La dette de jeu serait remboursée sans trop de difficulté, s’il ne surgissait un problème. Ses amours avec Lucie, un moment contrariés, sont de nouveau au beau fixe. Ça se gâte du côté de "L’Ouncle", il fallait s’y attendre. Mamété écoute toujours en boucle ses vieilles chansons. Les électeurs giscardiens battus s’inquiètent pour leur argent, après la victoire de Mitterrand : le danger socialo-communiste les guettent. Tout en s’intéressant à la vie marseillaise à l’époque de l’Occupation, Louka est approché par Roland Barbelasse, oncle politicien de Lucie, en vue des prochaines Législatives. Quand un meurtre est commis dans son immeuble, et que son studio est saccagé, Louka sait qu’il doit être prudent…

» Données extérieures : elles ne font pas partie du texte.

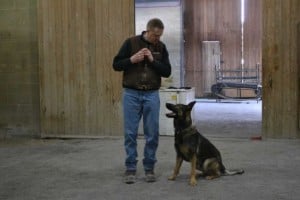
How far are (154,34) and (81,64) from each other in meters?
3.13

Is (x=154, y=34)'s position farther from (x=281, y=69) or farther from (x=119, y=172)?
(x=281, y=69)

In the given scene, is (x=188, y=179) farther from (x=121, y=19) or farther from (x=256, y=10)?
(x=256, y=10)

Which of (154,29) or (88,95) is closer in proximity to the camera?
(154,29)

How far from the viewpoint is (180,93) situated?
7.47 m

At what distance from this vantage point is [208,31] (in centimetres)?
1623

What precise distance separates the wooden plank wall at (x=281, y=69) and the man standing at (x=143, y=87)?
2692mm

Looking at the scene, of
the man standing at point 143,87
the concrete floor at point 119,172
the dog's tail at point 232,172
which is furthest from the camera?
the dog's tail at point 232,172

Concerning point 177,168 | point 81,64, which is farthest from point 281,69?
point 81,64

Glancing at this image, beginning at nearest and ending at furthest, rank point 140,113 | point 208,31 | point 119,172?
1. point 140,113
2. point 119,172
3. point 208,31

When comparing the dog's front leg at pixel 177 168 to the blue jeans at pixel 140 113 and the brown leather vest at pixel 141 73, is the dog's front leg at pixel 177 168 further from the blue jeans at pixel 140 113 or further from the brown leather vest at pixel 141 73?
the brown leather vest at pixel 141 73

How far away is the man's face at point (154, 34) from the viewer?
457 cm

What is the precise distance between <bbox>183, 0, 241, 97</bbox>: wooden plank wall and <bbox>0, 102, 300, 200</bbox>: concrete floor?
9.11 metres

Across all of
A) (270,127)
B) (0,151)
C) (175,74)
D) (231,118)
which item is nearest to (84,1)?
(0,151)

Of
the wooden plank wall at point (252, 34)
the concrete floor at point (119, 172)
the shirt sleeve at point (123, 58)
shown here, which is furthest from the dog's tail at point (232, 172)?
the wooden plank wall at point (252, 34)
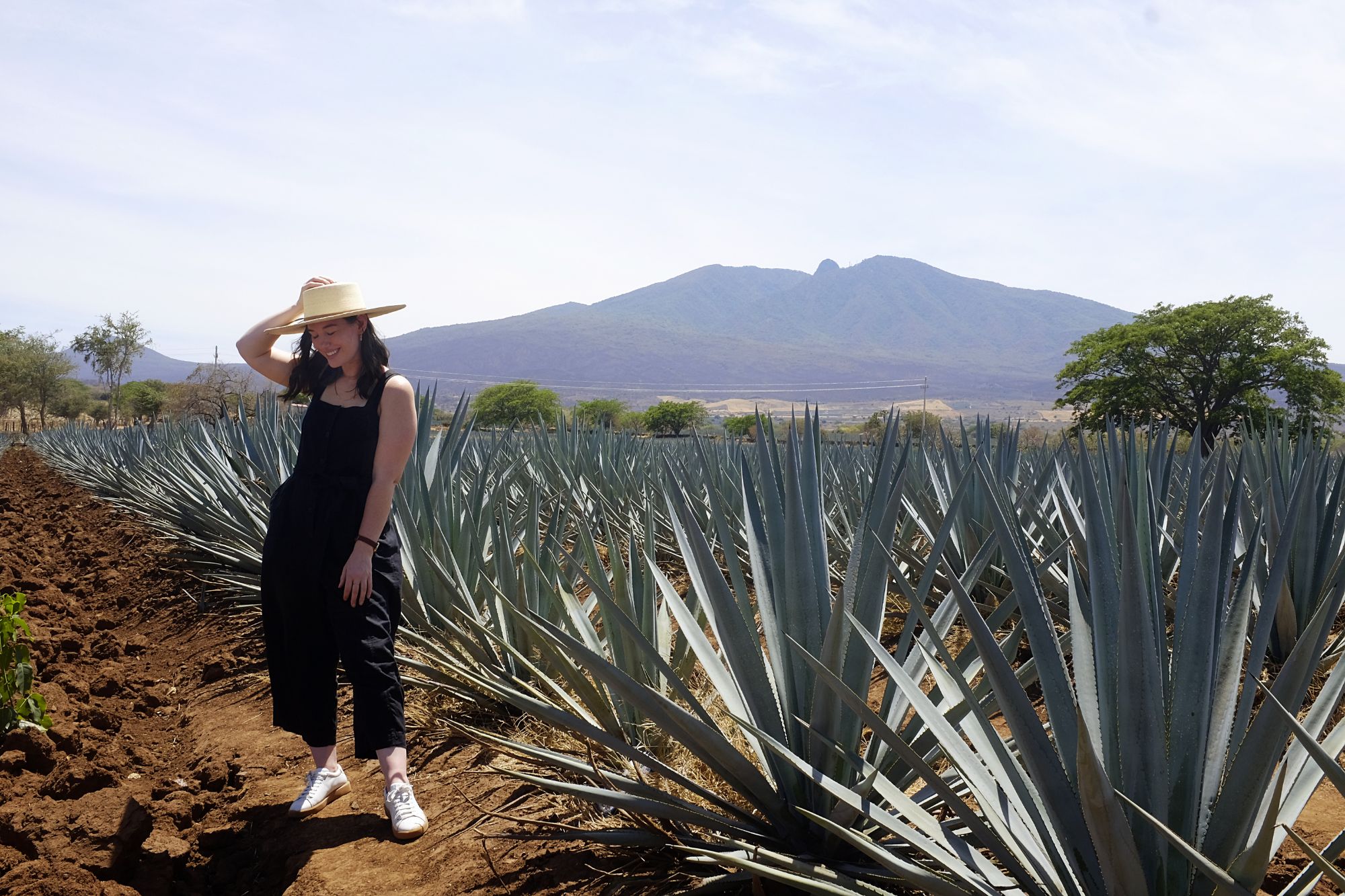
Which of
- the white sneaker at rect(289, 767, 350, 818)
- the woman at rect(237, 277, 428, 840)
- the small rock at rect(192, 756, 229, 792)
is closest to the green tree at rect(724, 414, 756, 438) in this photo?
the woman at rect(237, 277, 428, 840)

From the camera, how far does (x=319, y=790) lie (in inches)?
91.5

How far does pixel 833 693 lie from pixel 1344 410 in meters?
32.1

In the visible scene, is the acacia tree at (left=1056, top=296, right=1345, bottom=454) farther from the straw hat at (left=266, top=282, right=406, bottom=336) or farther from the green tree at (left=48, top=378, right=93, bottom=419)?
the green tree at (left=48, top=378, right=93, bottom=419)

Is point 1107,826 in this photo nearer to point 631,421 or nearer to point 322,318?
point 322,318

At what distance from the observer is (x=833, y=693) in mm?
1639

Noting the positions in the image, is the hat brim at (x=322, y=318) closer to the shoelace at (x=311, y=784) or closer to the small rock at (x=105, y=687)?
the shoelace at (x=311, y=784)

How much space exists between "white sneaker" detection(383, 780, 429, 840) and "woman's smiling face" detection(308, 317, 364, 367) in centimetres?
99

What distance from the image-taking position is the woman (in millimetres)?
2250

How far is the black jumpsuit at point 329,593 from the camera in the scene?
2266 millimetres

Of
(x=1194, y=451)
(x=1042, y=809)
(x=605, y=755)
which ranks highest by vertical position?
(x=1194, y=451)

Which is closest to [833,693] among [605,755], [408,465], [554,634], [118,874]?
[554,634]

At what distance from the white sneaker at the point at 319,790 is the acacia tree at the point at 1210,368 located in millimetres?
29241

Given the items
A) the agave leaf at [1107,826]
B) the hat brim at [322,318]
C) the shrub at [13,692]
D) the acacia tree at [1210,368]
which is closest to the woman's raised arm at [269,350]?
the hat brim at [322,318]

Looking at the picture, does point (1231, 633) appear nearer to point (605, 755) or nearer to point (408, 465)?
point (605, 755)
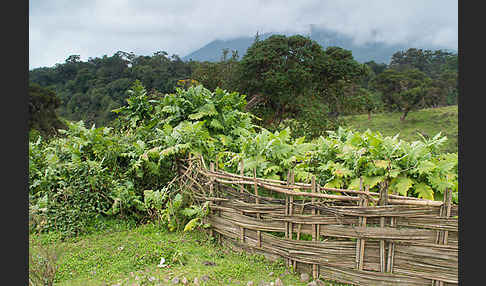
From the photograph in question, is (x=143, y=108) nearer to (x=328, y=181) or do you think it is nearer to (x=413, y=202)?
(x=328, y=181)

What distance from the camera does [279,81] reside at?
16.2 meters

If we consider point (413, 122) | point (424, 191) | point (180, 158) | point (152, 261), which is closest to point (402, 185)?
point (424, 191)

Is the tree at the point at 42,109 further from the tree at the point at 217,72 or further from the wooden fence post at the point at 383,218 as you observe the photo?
the wooden fence post at the point at 383,218

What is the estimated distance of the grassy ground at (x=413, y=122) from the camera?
105 feet

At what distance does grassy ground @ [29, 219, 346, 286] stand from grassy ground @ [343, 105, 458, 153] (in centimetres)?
2733

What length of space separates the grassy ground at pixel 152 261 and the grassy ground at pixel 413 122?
89.7 feet

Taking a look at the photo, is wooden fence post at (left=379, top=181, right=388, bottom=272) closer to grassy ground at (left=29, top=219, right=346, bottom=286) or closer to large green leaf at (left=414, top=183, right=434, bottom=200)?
large green leaf at (left=414, top=183, right=434, bottom=200)

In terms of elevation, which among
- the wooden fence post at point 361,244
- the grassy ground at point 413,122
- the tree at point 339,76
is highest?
the tree at point 339,76

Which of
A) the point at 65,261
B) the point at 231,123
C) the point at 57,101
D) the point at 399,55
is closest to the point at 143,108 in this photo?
the point at 231,123

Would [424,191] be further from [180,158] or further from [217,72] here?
[217,72]

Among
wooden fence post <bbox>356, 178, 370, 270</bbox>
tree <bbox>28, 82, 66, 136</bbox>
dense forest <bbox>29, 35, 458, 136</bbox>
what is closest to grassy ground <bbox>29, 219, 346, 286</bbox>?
wooden fence post <bbox>356, 178, 370, 270</bbox>

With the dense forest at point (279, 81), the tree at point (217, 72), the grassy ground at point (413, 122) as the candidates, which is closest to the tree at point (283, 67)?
the dense forest at point (279, 81)

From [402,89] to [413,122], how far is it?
14.5 feet

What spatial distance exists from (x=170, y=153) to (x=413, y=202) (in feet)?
12.2
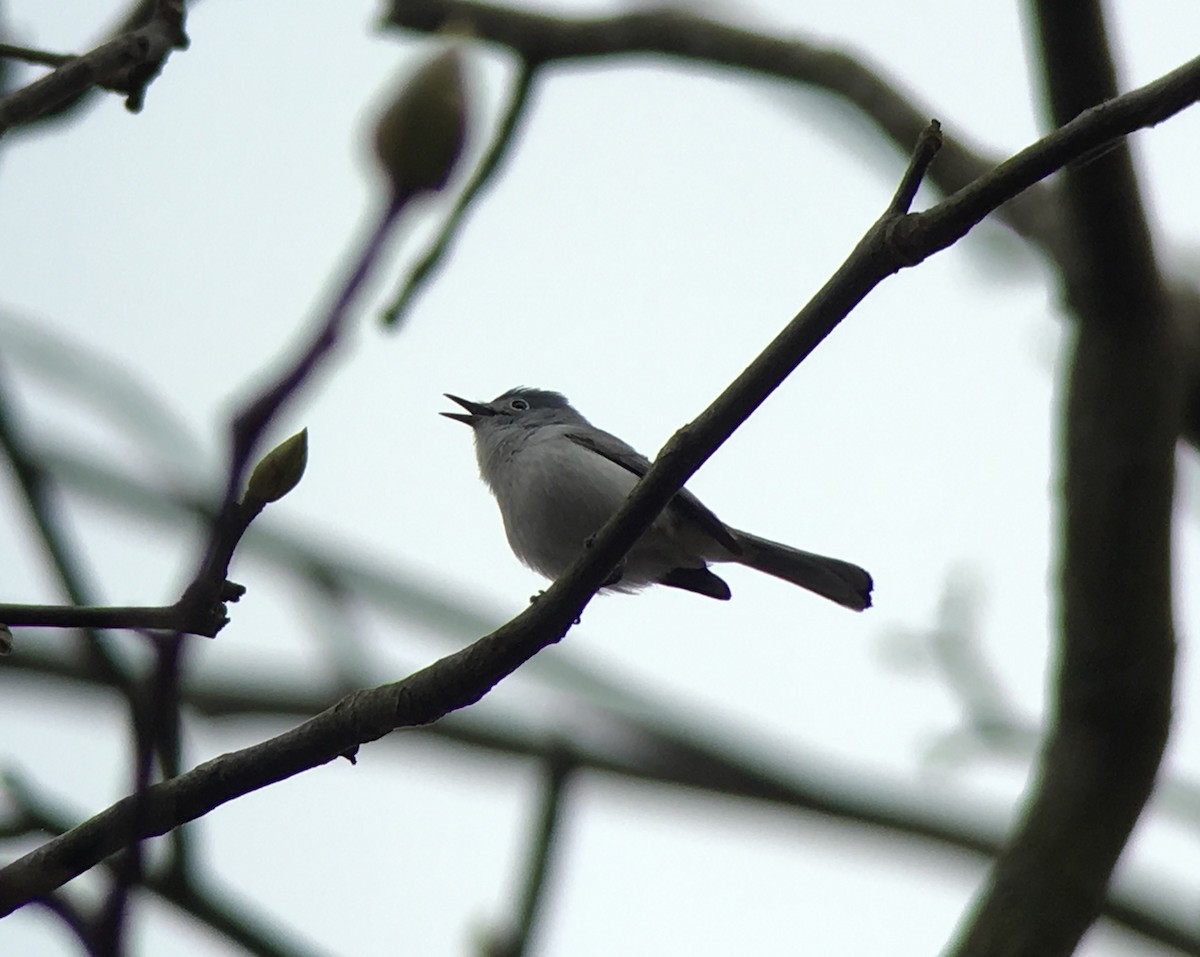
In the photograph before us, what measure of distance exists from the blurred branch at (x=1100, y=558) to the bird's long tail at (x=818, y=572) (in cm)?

Maurice Gouiran : Le printemps des corbeaux (Éd.Jigal, 2016) – Coup de cœur –

Je n’avais qu’un seul but dans l’immédiat : fuir, ne pas me faire cravater. J’ai senti que le directeur sortait de l’agence derrière moi et allait tenter de me poursuivre. Ce gars n’avait ni la santé, ni la tenue pour espérer me rattraper. Il s’est contenté de hurler à l’adresse de deux flics en baguenaude en haut de la rue de Rome :
— Arrêtez-le, c’est un voleur !
L’ignare… J’ignore sur quelle planète il avait vu le jour. Certainement pas la phocéenne, parce qu’ici les condés n’arrêtaient jamais les voleurs ! Les deux flics ne l’ont même pas calculé, ils ont poursuivi leur chemin comme si de rien n’était. Tandis que le pauvre directeur s’égosillait sur les dérives d’une société française dont les représentants de l’ordre s’avéraient incapables de protéger les citoyens, j’ai traversé la rue de Rome en me faufilant dans une circulation dense…

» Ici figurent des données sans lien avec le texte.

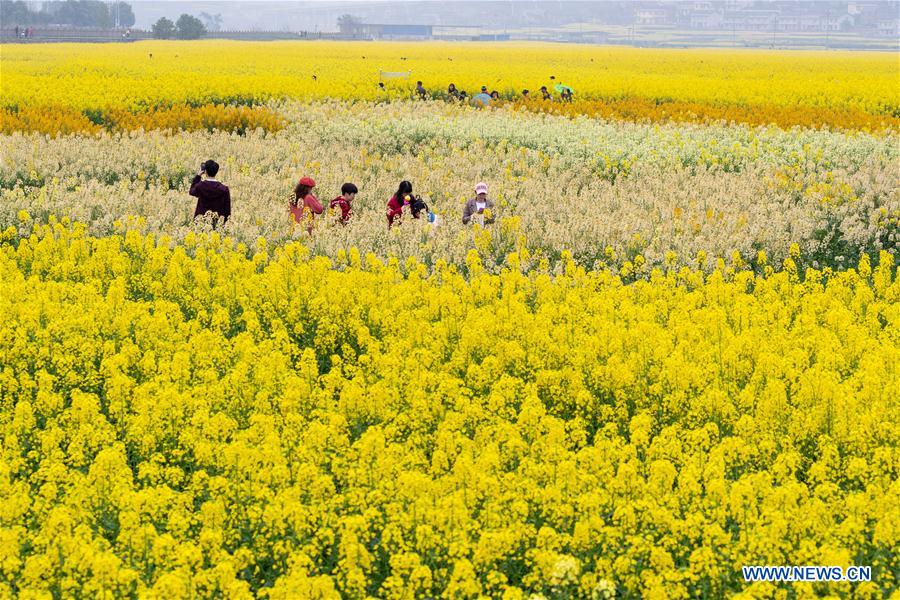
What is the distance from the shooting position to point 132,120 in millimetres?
25234

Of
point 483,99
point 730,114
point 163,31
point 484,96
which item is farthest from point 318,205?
point 163,31

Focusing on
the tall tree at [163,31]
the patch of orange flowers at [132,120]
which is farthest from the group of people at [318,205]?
the tall tree at [163,31]

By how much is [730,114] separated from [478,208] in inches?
669

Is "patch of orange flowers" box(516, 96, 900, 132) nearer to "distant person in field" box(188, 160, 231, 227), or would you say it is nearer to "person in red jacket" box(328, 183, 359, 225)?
"person in red jacket" box(328, 183, 359, 225)

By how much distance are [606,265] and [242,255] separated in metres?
4.68

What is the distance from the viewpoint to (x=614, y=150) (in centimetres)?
2036

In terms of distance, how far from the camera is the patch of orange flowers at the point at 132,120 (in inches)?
901

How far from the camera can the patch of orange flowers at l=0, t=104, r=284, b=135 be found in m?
22.9

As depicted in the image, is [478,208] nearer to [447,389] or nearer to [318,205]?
[318,205]

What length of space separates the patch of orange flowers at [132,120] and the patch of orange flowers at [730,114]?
29.7 ft

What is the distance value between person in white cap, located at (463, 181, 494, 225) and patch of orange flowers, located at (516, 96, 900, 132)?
13494 millimetres

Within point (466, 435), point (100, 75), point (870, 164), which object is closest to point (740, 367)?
point (466, 435)

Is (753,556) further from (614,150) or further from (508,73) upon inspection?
(508,73)

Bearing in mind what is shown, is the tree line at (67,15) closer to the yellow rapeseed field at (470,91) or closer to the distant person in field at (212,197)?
the yellow rapeseed field at (470,91)
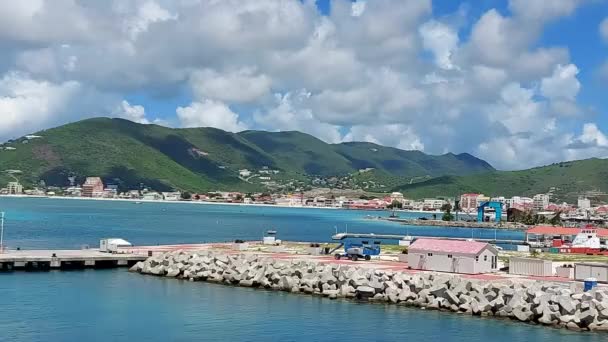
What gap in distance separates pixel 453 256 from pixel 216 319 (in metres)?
18.1

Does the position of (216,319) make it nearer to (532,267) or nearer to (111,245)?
(532,267)

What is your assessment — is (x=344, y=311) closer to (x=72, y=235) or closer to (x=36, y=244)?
(x=36, y=244)

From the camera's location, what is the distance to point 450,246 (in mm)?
49375

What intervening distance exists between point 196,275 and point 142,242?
4169 cm

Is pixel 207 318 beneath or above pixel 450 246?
beneath

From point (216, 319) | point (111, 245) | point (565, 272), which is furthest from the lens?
point (111, 245)

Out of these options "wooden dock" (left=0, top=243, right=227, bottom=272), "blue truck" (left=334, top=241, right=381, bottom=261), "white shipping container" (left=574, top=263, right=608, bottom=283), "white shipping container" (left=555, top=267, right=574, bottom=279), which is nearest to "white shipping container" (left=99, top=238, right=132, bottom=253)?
"wooden dock" (left=0, top=243, right=227, bottom=272)

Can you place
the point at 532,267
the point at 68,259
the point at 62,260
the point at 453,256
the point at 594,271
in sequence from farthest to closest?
the point at 68,259, the point at 62,260, the point at 532,267, the point at 453,256, the point at 594,271

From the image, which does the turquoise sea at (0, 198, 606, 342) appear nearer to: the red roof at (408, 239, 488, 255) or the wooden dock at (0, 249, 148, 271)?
the wooden dock at (0, 249, 148, 271)

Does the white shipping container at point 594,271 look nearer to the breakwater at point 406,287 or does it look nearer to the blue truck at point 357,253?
the breakwater at point 406,287

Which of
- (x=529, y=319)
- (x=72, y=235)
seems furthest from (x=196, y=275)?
(x=72, y=235)

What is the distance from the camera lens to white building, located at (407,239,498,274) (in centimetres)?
4822

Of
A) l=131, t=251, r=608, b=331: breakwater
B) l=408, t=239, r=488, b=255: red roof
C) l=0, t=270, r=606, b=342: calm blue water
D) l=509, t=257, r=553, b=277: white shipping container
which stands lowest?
l=0, t=270, r=606, b=342: calm blue water

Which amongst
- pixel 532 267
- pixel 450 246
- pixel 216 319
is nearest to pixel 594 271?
pixel 532 267
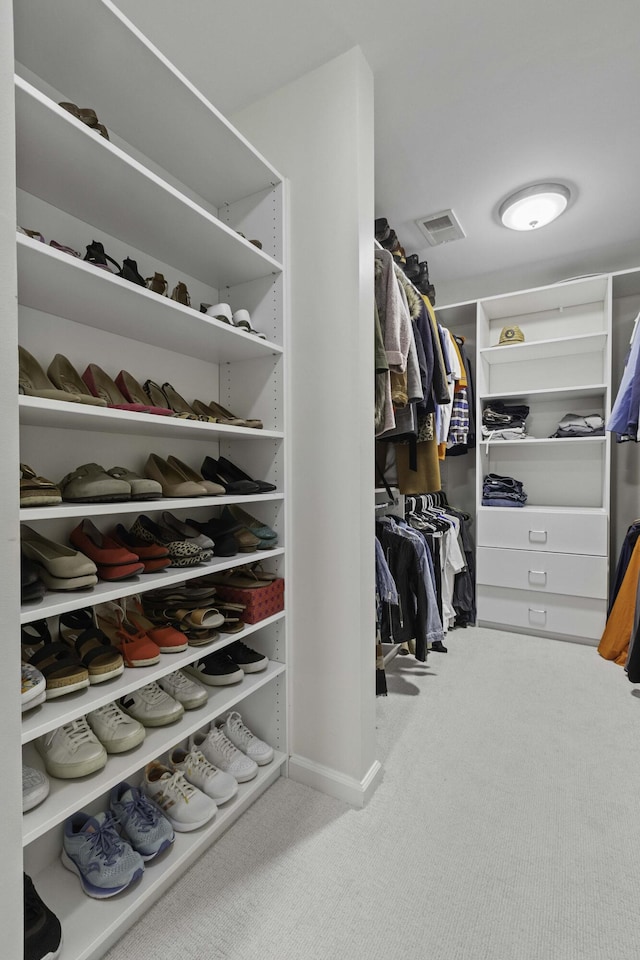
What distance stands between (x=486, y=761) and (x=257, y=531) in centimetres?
120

Ce roman entraînant de Maurice Gouiran possède une multitude de qualités. D’abord, par sa facette purement "polar", puisqu’il est question de banditisme, de chantage, et autres moyens illégaux de se procurer rapidement un maximum d’argent. Voilà trente-cinq ans, l’informatique balbutiante permettait des arnaques bien plus rentables que les braquages. Héritier de la truanderie paternelle, Louka teste ces méthodes nouvelles avec un certain succès. Ce qui n’exclut pas un meurtre, dans cette affaire. S’il veut mener à bien tout ce qu’il a en cours, le quotidien du jeune homme ne connaît pas de temps mort. Cela nous garantit un récit mouvementé, pour notre plus grand plaisir.

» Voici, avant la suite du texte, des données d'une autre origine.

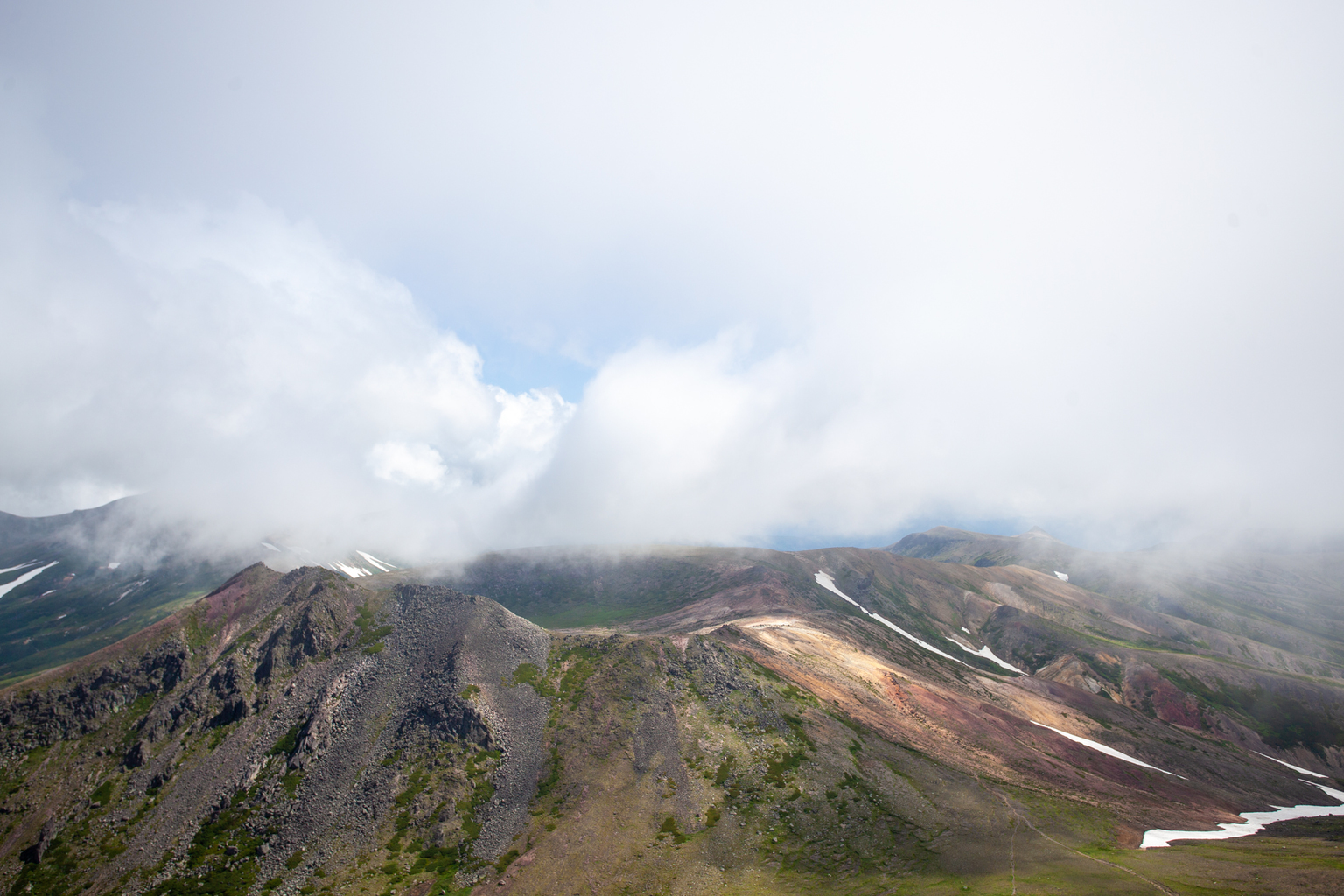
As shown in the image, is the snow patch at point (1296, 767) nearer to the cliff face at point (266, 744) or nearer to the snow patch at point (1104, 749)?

Une autre qualité essentielle, c’est le contexte. L’auteur évoque des épisodes méconnus ou oubliés du passé dans ses romans. Ici, l’Histoire de Marseille entre les années 1940 et 1980 apparaît en toile de fond. Les odieuses lettres de délation et le marché noir durant la guerre, les trahisons au sein des réseaux de Résistants, les compromis politicards qui sont de mise dans la cité phocéenne, la hautaine bourgeoisie financière qui ne vaut pas mieux que des petits commerçants magouilleurs, sans oublier les cadors du banditisme toujours aussi dangereux. Le portrait dressé par Maurice Gouiran n’a rien de démonstratif, ni de caricatural : la réputation malsaine de Marseille n’est pas un mythe, on le constate.

L’auteur nous invite à sourire : le pseudonyme utilisé par Louka pour son compte bancaire n’est pas anodin. L’atout ironique de cette intrigue réside dans la période choisie, en mai 1981. Ceux qui l’ont vécue se souviennent, aussi bien des espoirs suscités chez les uns par l’élection de François Mitterrand, que de la panique des autres face à une défaite qu’ils ne digéraient pas (devenus "l'opposition", ils se qualifiaient toujours "d'ex-majorité"). Si le personnage de Louka ne prend pas parti, par rapport aux nantis telle la famille de Lucie, il se sent quand même "de l’autre côté de la barrière sociale". Citons enfin l’évocation de la scandaleuse affaire Papon, rappelant aux Français la connivence scabreuse entre quelques grands notables politiques et le nazisme.

Avec “Le printemps des corbeaux”, le chevronné Maurice Gouiran nous présente un de ses meilleurs romans, un polar plein de péripéties et riche en rappels historiques.